In Phillis Wheatley as Prophetic Poet: You Must be Born Again, Wallis Baxter, III, has not only added another significant scholarly voice (his own) to the still crucial conversation on liberation theology, he has also liberated this trailblazing 18th century bard from the confines of literary criticism and historicity that she may speak to a contemporary generation, desperately longing for another harmonious and efficacious rendering of freedom’s song.
— Aaron Parker, Morehouse College
By positioning Phillis Wheatley as the poet theologian who inaugurates what will become American liberation theology, Baxter brilliantly transforms and recalibrates the African American literary tradition, Wheatley studies, and Black liberation theory. Baxter argues that aesthetics, tradition, ethics, race, religion, history, and, indeed, freedom are central to Wheatley's art as prophetic consciousness, transforming both African American literary studies and seminary studies. A must read for scholars and readers of Wheatley and Black liberation theology, this interdisciplinary study is rigorously theorized, elegantly written, and critically rich. Phillis Wheatley as Prophetic Poet: You Must Be Born Again is a blessing for scholars, students, and readers of early American literature, African American literature, and Black liberation theology.

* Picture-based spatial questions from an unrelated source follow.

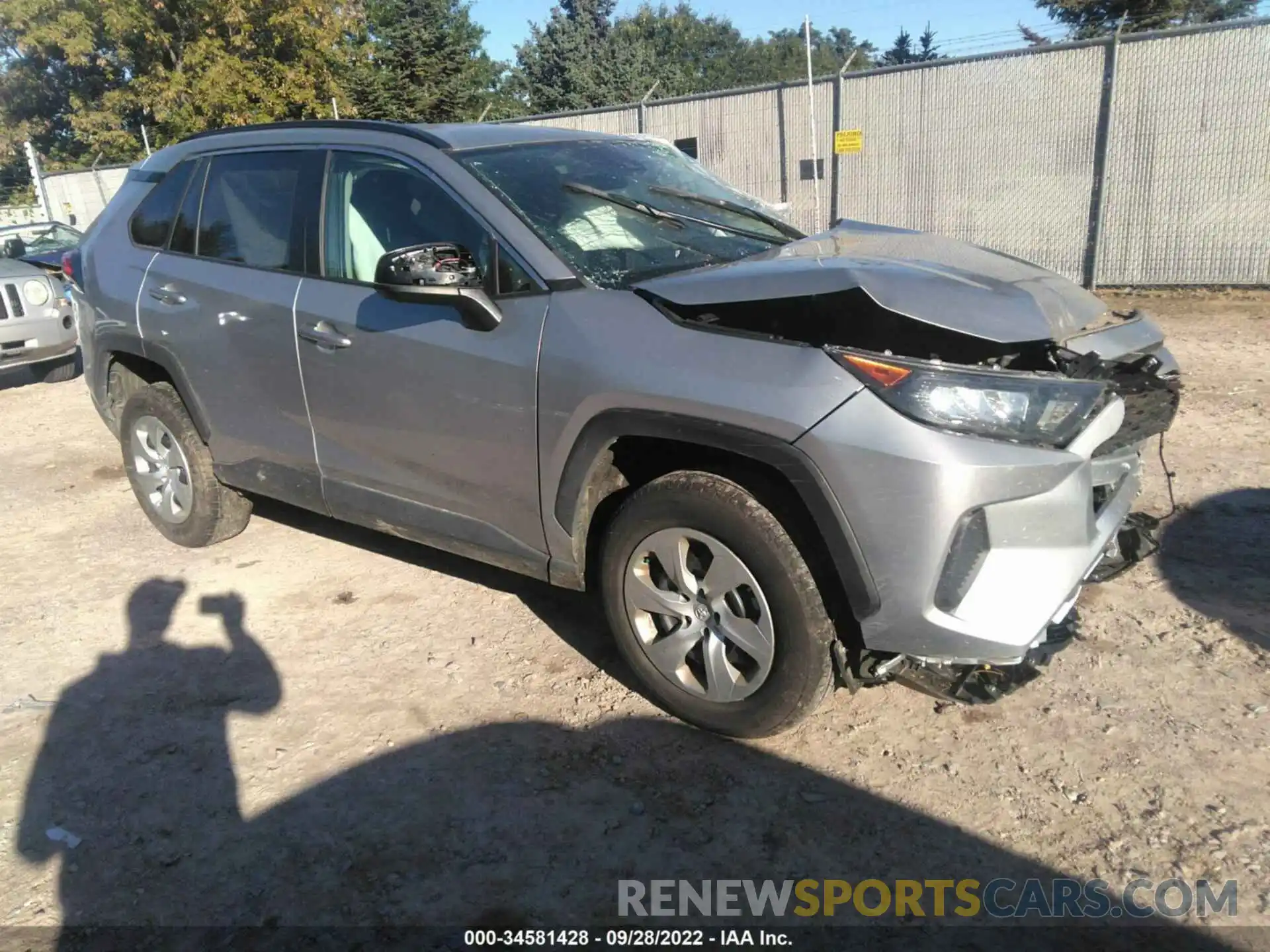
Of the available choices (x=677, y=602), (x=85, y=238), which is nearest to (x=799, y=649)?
(x=677, y=602)

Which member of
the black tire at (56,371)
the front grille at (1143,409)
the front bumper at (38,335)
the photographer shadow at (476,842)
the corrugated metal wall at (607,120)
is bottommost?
the photographer shadow at (476,842)

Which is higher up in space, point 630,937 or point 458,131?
point 458,131

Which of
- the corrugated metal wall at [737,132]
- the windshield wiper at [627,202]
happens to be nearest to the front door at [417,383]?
the windshield wiper at [627,202]

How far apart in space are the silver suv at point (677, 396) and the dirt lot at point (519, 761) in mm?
325

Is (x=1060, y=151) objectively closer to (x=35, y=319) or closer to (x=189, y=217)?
(x=189, y=217)

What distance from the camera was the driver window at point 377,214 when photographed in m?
3.51

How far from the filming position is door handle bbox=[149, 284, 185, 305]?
4434 mm

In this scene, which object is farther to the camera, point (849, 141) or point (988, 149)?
point (849, 141)

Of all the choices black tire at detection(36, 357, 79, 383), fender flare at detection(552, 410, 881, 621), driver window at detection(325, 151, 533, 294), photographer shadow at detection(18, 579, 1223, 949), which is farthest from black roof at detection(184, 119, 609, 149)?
black tire at detection(36, 357, 79, 383)

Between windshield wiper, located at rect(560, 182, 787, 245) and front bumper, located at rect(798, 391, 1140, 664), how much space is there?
143 cm

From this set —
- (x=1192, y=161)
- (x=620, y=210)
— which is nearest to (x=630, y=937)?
(x=620, y=210)

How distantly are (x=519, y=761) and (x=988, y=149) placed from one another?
1086 centimetres

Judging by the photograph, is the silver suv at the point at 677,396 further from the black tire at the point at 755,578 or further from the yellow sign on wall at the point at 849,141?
the yellow sign on wall at the point at 849,141

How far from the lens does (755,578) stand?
111 inches
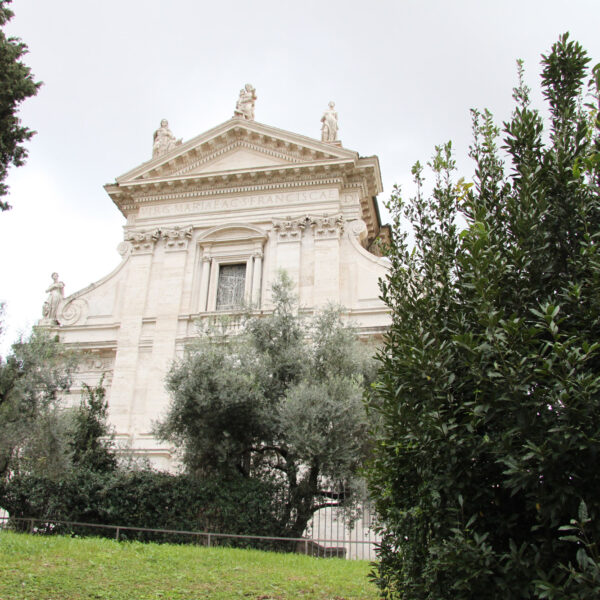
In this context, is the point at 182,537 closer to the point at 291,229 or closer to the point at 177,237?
the point at 291,229

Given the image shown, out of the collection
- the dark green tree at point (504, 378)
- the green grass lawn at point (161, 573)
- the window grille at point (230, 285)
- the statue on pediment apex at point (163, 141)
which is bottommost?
the green grass lawn at point (161, 573)

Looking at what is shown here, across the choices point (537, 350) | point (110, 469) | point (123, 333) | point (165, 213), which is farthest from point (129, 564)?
point (165, 213)

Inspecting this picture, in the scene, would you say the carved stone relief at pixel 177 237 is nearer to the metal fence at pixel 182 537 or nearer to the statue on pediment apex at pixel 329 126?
the statue on pediment apex at pixel 329 126

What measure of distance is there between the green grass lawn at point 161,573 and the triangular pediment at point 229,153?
16011mm

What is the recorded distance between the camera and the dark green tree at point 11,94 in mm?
10320

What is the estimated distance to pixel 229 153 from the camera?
986 inches

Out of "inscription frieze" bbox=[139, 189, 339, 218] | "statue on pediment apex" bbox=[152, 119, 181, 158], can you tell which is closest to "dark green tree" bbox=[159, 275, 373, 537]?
"inscription frieze" bbox=[139, 189, 339, 218]

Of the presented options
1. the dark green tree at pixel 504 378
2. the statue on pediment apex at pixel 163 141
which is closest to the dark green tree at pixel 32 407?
the dark green tree at pixel 504 378

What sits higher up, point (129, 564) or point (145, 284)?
point (145, 284)

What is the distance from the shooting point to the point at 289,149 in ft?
79.4

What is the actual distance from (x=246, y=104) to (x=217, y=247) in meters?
6.66

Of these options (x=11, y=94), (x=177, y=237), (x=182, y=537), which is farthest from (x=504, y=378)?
(x=177, y=237)

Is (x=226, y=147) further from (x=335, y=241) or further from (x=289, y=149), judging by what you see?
(x=335, y=241)

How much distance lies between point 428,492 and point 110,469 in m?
13.0
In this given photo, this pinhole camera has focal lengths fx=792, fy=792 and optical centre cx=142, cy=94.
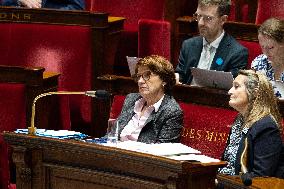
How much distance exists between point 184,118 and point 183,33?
544 millimetres

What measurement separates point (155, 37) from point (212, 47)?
0.20m

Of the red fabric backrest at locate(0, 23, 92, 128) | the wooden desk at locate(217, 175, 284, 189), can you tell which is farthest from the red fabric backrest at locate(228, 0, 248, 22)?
the wooden desk at locate(217, 175, 284, 189)

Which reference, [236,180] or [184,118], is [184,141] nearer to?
[184,118]

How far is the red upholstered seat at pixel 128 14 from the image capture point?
6.13 feet

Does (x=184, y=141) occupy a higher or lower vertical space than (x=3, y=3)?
lower

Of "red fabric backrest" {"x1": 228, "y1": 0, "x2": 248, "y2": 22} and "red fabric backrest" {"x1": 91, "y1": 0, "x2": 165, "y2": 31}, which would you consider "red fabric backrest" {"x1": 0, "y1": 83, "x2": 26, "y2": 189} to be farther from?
"red fabric backrest" {"x1": 228, "y1": 0, "x2": 248, "y2": 22}

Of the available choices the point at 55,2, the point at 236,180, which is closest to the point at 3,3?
the point at 55,2

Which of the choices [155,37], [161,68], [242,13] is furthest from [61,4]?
[161,68]

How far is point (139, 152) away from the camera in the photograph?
106cm

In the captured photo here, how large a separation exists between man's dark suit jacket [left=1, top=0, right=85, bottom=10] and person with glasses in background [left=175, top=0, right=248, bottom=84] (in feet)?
1.21

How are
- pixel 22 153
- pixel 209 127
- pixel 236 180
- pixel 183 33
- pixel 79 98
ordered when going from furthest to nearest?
pixel 183 33, pixel 79 98, pixel 209 127, pixel 22 153, pixel 236 180

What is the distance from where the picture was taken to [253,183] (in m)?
0.97

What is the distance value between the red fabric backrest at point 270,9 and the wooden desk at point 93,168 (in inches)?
30.7

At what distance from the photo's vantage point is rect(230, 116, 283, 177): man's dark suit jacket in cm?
116
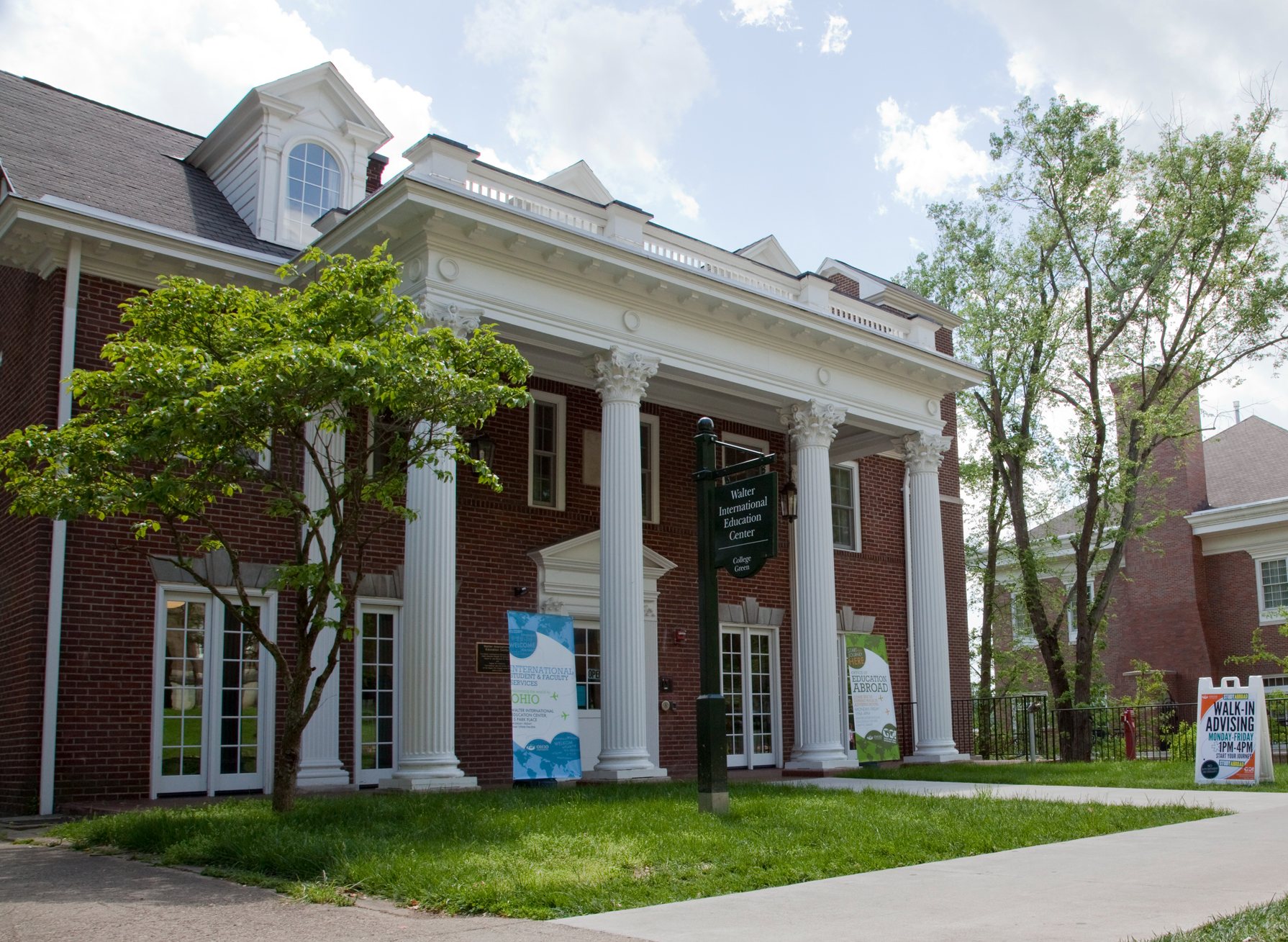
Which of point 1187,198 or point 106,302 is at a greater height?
point 1187,198

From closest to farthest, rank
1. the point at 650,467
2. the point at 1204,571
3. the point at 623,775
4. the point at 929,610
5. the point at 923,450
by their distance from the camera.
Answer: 1. the point at 623,775
2. the point at 650,467
3. the point at 929,610
4. the point at 923,450
5. the point at 1204,571

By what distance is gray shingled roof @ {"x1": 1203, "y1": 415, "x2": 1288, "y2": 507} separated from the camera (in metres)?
35.3

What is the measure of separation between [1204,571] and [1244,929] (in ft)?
109

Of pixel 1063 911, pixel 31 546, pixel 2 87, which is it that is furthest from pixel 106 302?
pixel 1063 911

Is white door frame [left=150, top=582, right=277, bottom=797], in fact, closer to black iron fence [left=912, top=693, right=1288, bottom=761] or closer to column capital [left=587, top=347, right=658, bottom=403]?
column capital [left=587, top=347, right=658, bottom=403]

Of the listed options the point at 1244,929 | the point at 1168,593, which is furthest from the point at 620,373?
the point at 1168,593

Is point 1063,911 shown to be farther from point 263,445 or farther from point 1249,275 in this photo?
point 1249,275

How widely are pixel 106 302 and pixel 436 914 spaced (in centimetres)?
1043

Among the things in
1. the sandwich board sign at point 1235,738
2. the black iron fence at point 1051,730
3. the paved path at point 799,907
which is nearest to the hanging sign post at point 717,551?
the paved path at point 799,907

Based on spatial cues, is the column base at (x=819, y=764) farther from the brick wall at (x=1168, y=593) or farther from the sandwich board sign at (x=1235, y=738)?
the brick wall at (x=1168, y=593)

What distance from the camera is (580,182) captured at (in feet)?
61.8

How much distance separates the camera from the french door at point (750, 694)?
66.0ft

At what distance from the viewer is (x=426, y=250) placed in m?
13.9

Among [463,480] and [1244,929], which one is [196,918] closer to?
[1244,929]
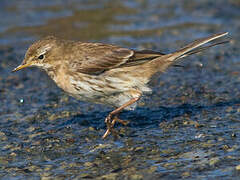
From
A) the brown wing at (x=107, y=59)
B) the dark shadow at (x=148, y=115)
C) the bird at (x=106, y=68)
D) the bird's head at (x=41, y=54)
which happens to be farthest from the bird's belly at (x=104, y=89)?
the bird's head at (x=41, y=54)

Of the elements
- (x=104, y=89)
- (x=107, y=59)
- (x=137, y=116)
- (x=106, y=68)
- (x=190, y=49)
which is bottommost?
(x=137, y=116)

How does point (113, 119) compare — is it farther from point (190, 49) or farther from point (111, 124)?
point (190, 49)

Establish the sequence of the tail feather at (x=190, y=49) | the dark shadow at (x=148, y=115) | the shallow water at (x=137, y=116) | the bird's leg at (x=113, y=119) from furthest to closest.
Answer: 1. the dark shadow at (x=148, y=115)
2. the bird's leg at (x=113, y=119)
3. the tail feather at (x=190, y=49)
4. the shallow water at (x=137, y=116)

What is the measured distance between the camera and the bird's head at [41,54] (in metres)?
7.09

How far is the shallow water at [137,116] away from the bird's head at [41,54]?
963 mm

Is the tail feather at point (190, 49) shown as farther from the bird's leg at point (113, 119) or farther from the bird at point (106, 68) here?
the bird's leg at point (113, 119)

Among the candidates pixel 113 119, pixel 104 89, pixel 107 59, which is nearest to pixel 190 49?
pixel 107 59

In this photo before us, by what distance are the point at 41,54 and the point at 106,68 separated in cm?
99

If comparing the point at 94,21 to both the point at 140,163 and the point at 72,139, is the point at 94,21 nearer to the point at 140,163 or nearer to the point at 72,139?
the point at 72,139

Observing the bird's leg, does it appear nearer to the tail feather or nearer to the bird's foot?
the bird's foot

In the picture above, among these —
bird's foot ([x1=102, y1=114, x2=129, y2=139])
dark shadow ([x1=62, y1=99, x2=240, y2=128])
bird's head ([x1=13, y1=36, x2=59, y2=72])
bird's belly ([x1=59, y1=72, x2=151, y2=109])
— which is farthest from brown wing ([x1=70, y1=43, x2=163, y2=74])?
dark shadow ([x1=62, y1=99, x2=240, y2=128])

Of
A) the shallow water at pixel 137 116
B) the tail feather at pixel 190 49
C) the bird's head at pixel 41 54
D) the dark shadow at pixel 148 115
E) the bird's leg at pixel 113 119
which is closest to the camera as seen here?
the shallow water at pixel 137 116

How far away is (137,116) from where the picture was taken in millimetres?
7641

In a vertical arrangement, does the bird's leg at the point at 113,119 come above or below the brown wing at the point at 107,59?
below
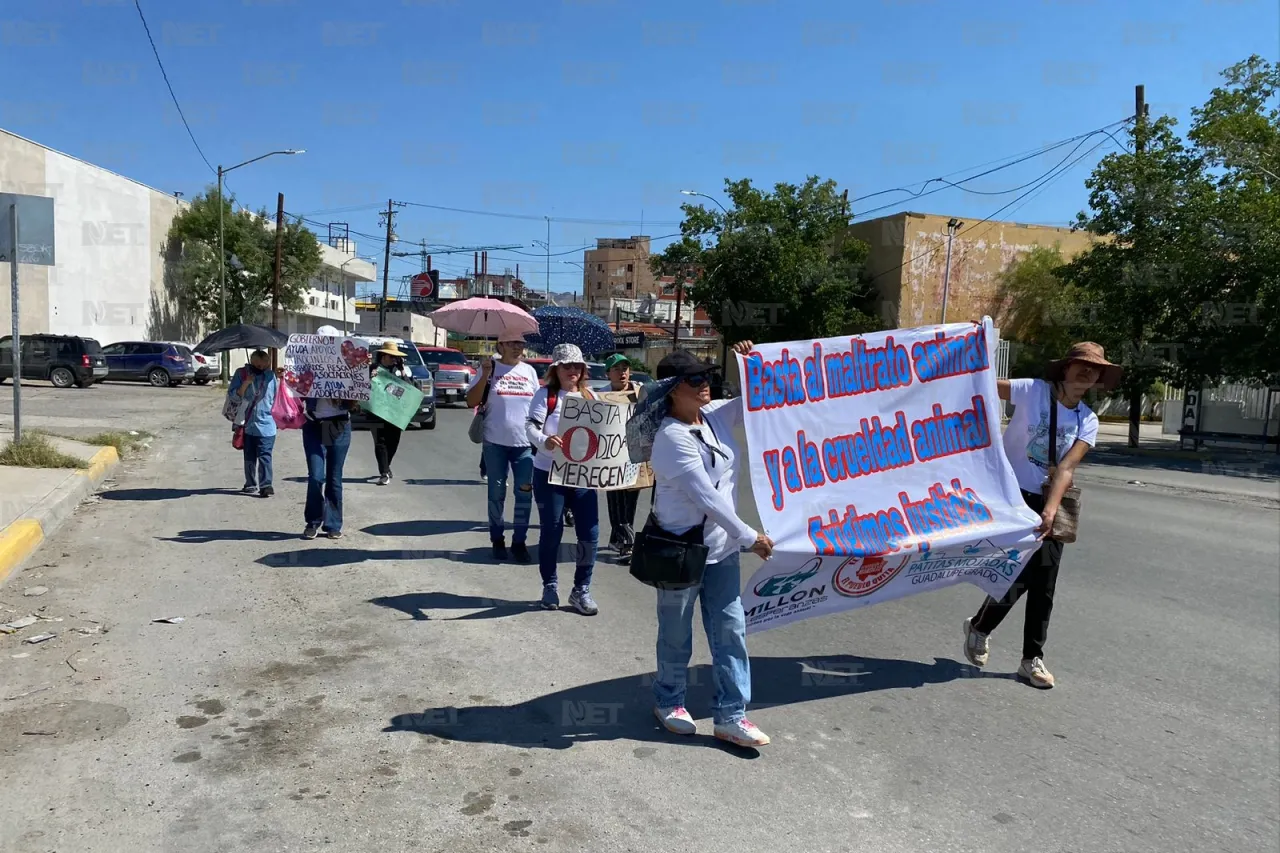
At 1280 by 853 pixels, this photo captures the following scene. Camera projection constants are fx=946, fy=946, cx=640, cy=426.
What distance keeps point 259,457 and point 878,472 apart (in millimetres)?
7898

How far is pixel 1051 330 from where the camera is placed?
39.3 metres

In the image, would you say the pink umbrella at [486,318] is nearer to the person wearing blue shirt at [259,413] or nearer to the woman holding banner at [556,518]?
the person wearing blue shirt at [259,413]

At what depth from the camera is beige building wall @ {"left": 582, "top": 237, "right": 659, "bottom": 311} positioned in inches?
4904

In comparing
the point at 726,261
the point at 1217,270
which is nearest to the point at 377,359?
the point at 1217,270

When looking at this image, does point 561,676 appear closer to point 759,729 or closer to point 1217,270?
point 759,729

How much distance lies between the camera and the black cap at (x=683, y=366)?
4047mm

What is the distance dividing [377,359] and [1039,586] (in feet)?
19.1

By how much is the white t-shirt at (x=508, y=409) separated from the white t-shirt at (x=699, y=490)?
3309mm

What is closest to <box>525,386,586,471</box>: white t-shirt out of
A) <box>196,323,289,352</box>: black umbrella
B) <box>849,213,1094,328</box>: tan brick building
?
<box>196,323,289,352</box>: black umbrella

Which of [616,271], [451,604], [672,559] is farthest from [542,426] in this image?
[616,271]

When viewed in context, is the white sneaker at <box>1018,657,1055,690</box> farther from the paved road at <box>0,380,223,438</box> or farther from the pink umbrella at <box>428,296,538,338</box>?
the paved road at <box>0,380,223,438</box>

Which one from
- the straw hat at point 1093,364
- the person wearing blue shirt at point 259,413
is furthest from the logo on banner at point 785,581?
the person wearing blue shirt at point 259,413

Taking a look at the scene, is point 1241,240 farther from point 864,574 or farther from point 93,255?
point 93,255

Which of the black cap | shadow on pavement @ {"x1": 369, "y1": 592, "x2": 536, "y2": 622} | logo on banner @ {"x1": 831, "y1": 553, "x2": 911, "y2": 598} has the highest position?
the black cap
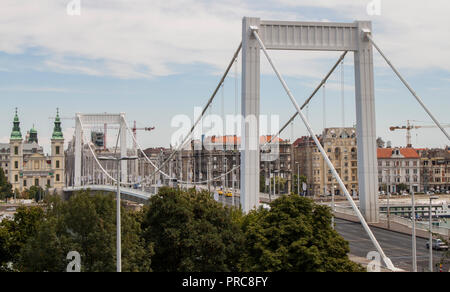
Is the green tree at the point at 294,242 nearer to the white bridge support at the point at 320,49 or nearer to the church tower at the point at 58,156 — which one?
the white bridge support at the point at 320,49

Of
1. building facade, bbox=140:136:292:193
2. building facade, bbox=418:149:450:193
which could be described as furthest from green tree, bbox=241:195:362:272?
building facade, bbox=418:149:450:193

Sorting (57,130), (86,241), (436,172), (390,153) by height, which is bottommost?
(86,241)

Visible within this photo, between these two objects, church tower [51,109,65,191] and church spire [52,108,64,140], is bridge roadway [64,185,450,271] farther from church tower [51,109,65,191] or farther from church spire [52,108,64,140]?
church spire [52,108,64,140]

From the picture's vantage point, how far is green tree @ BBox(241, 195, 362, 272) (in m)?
23.6

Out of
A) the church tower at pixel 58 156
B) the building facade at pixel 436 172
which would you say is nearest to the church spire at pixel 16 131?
the church tower at pixel 58 156

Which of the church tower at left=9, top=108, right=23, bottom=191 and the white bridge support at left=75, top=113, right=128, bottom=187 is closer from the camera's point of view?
the white bridge support at left=75, top=113, right=128, bottom=187

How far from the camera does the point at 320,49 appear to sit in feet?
116

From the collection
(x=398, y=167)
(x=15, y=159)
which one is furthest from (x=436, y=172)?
(x=15, y=159)

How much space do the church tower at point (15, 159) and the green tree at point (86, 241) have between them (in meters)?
153

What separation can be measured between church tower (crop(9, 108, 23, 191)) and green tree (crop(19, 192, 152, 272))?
502ft

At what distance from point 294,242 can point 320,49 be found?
586 inches

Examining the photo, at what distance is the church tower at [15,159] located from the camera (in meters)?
171

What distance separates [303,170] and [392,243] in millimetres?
68114

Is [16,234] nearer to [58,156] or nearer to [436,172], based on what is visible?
[436,172]
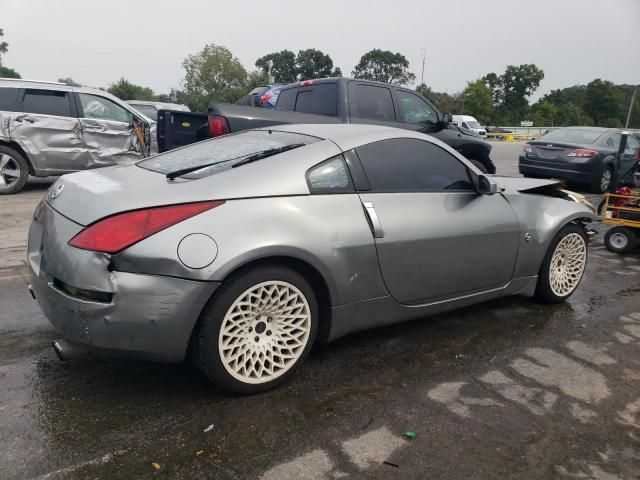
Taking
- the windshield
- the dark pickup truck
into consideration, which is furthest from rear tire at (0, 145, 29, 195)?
the windshield

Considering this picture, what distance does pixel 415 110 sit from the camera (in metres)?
8.15

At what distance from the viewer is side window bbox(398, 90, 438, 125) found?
26.3ft

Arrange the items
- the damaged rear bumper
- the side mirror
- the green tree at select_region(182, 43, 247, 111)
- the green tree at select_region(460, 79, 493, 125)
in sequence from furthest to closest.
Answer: the green tree at select_region(460, 79, 493, 125)
the green tree at select_region(182, 43, 247, 111)
the side mirror
the damaged rear bumper

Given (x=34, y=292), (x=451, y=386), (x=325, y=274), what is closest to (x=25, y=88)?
(x=34, y=292)

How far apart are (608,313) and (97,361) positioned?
380cm

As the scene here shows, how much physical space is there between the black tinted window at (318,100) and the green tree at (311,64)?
9396 cm

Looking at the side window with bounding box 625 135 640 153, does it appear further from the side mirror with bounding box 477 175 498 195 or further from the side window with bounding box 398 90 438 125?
the side mirror with bounding box 477 175 498 195

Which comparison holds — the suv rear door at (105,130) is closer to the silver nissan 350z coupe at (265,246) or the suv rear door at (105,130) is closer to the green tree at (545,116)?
the silver nissan 350z coupe at (265,246)

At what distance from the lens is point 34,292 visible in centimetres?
283

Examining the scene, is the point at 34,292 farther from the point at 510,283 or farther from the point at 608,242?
the point at 608,242

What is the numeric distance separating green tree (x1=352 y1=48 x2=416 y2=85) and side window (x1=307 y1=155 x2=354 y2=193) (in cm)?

— Angelyn Mitchell, author of The Freedom to Remember: Narrative, Slavery and Gender in Contemporary Black Women's Fiction, Georgetown University
Even if Wallis Baxter had not told us in the early pages of this work, how could we fail to recognize his scholarly formation at Morehouse and Howard? A clear intellectual descendent of the great scholar/clergyman, Benjamin Mays, Baxter makes a case for Phillis Wheatley as the poetic herald of the hope of liberation for the captive Black in eighteenth-century America. To posit that the first searching articulations of Black liberation theology were not systematic but poetic, and from the quill pen of a Black woman is brilliant. Undoubtedly Phillis Wheatley as Prophetic Poet will have a wide cross-disciplinary audience.
— Maurice Wallace, Rutgers
Baxter frequently compares Wheatley's poetry to the works of other figures this era produced and unpacks ways Wheatley's writing coincides with biblical passages. He believes that through her writings, Wheatley “uses her mind to reimagine a world that represents the original created order of things, thereby articulating agency for herself and a new reality for her people” (p. 62). Later, Baxter challenges some of Wheatley’s critics and provides alternative ways of reading her work…. Recommended. Undergraduates through faculty and general readers.